The car is widely regarded as a "poor man's supercar", although this description is intended to be complimentary. Corvettes have a long history of melding exceptional handling and brutal amounts of engine power into an affordable package that is drastically less expensive than prestiguous marques with similar abilities. This has understandably led to some scorn of the Corvette by owners of such competing marques, with most of the criticism being aimed at the Corvette's level of refinement. Older generations of the Corvette have been criticized for being brutish when compared to European sports cars, although the C5 and C6 generations seem to have silenced all but the most strident of such critics.

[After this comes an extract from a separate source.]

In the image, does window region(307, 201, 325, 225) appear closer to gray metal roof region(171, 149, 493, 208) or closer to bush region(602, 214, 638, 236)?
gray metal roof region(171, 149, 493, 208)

Corvettes tend to emphasize simplicity over technical complexity when it comes to engine power. Where nearly all competing marques rely on smaller-displacement engines with complex, double overhead cams (DOHC), variable valve timing (VVT), four- and five-valve heads, or turbochargers, the Corvette makes just as much or better power using a simple overhead valve (OHV) head with only two pushrod-actuated valves per cylinder, coupled with a larger-displacement engine. The relatively simple pushrod V8 engine is both lighter and physically smaller than the more complex arrangements, as well as cheaper to manufacture. Another example of this 'simplicity' philosophy is the continued use of transverse leaf springs in the suspension. This lack of sophistication is sometimes viewed as a negative by extreme automotive purists, and has fueled the aforementioned "lack of refinement" argument. Regardless of the validity of such criticism, no one can deny the power, efficiency, and affordability of the design.